Katalin Karikó è nata a Kisújszállás, in Ungheria, il 17 gennaio 1955. I suoi studi l’hanno portata ad essere una biochimica, specializzata in particolar modo nei meccanismi mediati dall’RNA. Nel 2006 è stata tra i fondatori di RNARx, della quale è stata CEO. Dal 2013 è vicepresidente senior della ormai famosa BioNTech RNA Pharmaceuticals. Tra i suoi studi si annovera la ricerca sull’attivazione immunitaria mediata dall’RNA con conseguente scoperta, in coppia con l’immunologo americano Drew Weissman, delle modifiche ai nucleosidi che sopprimono l’immunogenicità dell’RNA, quelli, appunto, che le hanno valso l’ambito premio internazionale. È stata proprio questa tecnologia ad essere utilizzata dalle società BioNTech e Moderna per sviluppare i loro vaccini Covid-19.

Karikó è figlia di una contabile e di un macellaio, e mostrò grande interesse per la scienza fin dalle scuole elementari. All’età di otto anni si classificò prima a un concorso sullo studio della fauna selvatica. Al liceo ottenne un riconoscimento come migliore studentessa di biologia. Conseguì la laurea a Szeged nel 1978 e sempre a Szeged si specializzò in biochimica al Centro di Ricerche Biologiche.

Fu proprio qui che iniziò a svolgere ricerche sull’mRNA grazie a una borsa di studio dell’Accademia Ungherese delle Scienze (Mta). Ma nel 1985 a causa dei tagli alla ricerca e del personale dipendente dovette abbandonare il Centro. Fu allora che volò negli Stati Uniti con la sua famiglia. Sradicarsi e cambiare vita in un paese straniere era l’unico modo per continuare quella carriera così promettente.

La vita negli Stati Uniti: le difficoltà non finiscono

Negli Stati Uniti la Karikó viene chiamata anche “KK” e dal 1990 diventò docente all’Università della Pennsylvania e presentò poi una domanda di borsa di studio contenente la proposta di istituire una terapia genica basata sull’mRNA. La ricerca viene approvata e diventa il focus principale dei suoi studi, anche con condizioni di ricerca in condizioni disagevoli per l’insufficienza dei fondi, e osteggiata dai colleghi, in quanto la comunità scientifica non credeva in questo progetto di studio.

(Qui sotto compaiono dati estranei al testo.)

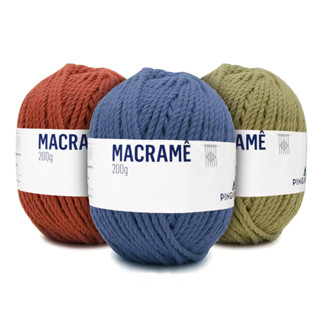 Fio Macramê Pingouin 200g 75metros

Nel 1995 la situazione peggiore. Pur riuscendo ad ottenere la cattedra subisce una retrocessione a dei gradi inferiori. Anche nella vita privata e cose si complicano: viene infatti colpita da un tumore mentre il marito è bloccato in Ungheria per problemi di visto. Lei stessa racconta di essere stata sul punto di lasciar perdere le sue ricerche data la situazione sfavorevole. Fu proprio l’incontro con Drew Wissman, docente di immunologia all’Università della Pennsylvania, a non farla desistere.